Le progrès technique : le grand méchant loup des agents immobiliers

Les agences immobilières sont bien ancrées dans la vie des Français. Pourtant, elles pourraient bientôt disparaître. Sous l’air du progrès technique, une ubérisation de ce marché pourrait rapidement se propager. Comment le chômage, les consommateurs et les producteurs seront impactés par cette évolution ?

Avant la crise des subprimes, le marché immobilier vivait une grande période d’expansion. En moins de quinze ans, le nombre d’agences immobilières est passé de 15 000 à environ 30 000 en France. Mais avec la crevaison de la bulle spéculative de l’immobilier en 2008, le secteur entre en crise. Aujourd’hui le nombre d’agences se serait stabilisé à environ 28 000. Alors que le secteur commence à enfin sortir de cette crise, le progrès technique pourrait bien l’y replonger. 

Demain nous n’irons plus vendre notre maison par l’intermédiaire d’une agence mais par un site Internet. En deux clics nous pourrons vendre notre bien. Le temps des longues visites et des mois à attendre sera bien terminé. Cela semble bien trop futuriste pourtant c’est déjà le cas aux Etats-Unis.

Effectivement des sites Internet américains proposent d’estimer un bien immobilier à l’aide d’un algorithme. Le vendeur doit simplement donner quelques renseignements sur le bien, comme le nombre de pièces ou encore la superficie.
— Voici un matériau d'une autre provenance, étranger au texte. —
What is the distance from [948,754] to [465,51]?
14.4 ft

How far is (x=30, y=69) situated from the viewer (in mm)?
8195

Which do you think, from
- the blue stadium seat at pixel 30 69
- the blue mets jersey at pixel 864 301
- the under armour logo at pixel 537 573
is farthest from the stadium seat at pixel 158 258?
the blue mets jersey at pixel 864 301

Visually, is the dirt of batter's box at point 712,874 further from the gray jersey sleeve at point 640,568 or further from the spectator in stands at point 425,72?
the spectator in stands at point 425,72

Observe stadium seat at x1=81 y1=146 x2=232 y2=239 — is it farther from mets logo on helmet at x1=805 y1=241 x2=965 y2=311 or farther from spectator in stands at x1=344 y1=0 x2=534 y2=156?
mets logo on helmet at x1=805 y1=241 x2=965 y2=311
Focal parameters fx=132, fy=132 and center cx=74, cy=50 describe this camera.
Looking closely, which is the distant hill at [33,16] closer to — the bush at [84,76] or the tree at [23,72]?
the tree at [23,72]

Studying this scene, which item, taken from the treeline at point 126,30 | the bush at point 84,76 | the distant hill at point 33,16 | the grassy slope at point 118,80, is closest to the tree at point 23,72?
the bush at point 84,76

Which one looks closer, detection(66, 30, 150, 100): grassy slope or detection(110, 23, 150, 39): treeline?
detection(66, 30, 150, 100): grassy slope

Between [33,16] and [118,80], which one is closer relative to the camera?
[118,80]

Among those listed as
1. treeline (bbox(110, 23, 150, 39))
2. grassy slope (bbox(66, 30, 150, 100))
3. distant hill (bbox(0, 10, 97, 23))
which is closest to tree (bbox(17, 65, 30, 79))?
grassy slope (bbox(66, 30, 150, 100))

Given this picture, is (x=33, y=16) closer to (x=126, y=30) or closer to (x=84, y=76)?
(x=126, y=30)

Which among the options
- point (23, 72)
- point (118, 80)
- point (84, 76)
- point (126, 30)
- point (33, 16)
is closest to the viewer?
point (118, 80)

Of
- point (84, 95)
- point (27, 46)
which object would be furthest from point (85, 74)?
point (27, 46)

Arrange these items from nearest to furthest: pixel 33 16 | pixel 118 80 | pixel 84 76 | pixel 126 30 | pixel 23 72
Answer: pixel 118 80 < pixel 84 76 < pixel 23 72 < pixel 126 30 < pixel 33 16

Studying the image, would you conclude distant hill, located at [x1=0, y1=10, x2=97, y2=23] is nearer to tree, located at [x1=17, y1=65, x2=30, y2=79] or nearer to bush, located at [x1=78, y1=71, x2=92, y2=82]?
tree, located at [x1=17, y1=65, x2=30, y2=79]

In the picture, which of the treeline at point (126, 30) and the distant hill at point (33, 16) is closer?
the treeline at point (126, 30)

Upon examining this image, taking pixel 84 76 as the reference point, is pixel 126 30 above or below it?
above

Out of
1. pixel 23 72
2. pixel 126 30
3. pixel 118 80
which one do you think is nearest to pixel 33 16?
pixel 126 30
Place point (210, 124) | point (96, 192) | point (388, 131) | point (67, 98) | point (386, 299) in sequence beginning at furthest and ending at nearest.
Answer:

Le site fait une proposition d’achat et, si le vendeur l’accepte, un contrat de vente est signé peu de temps après.

Malgré ce côté futuriste, ces sites Internet ont un grand succès au point de faire une concurrence aux agences immobilières plus classiques. Le leader des sites Internet de l'autre côté de l'Atlantique est certainement Zillow. Cette société basée à Seattle a su s’imposer. Et même si le site ne fait pas l’unanimité, les critiques semblent plutôt bonnes. Le très sérieux Wall Street Journal explique que l’algorithme de Zillow est peut être très mauvais mais qu'il est la majorité du temps très bon. Ce qui peut expliquer pourquoi la société gagne des parts dans le marché de l’immobilier.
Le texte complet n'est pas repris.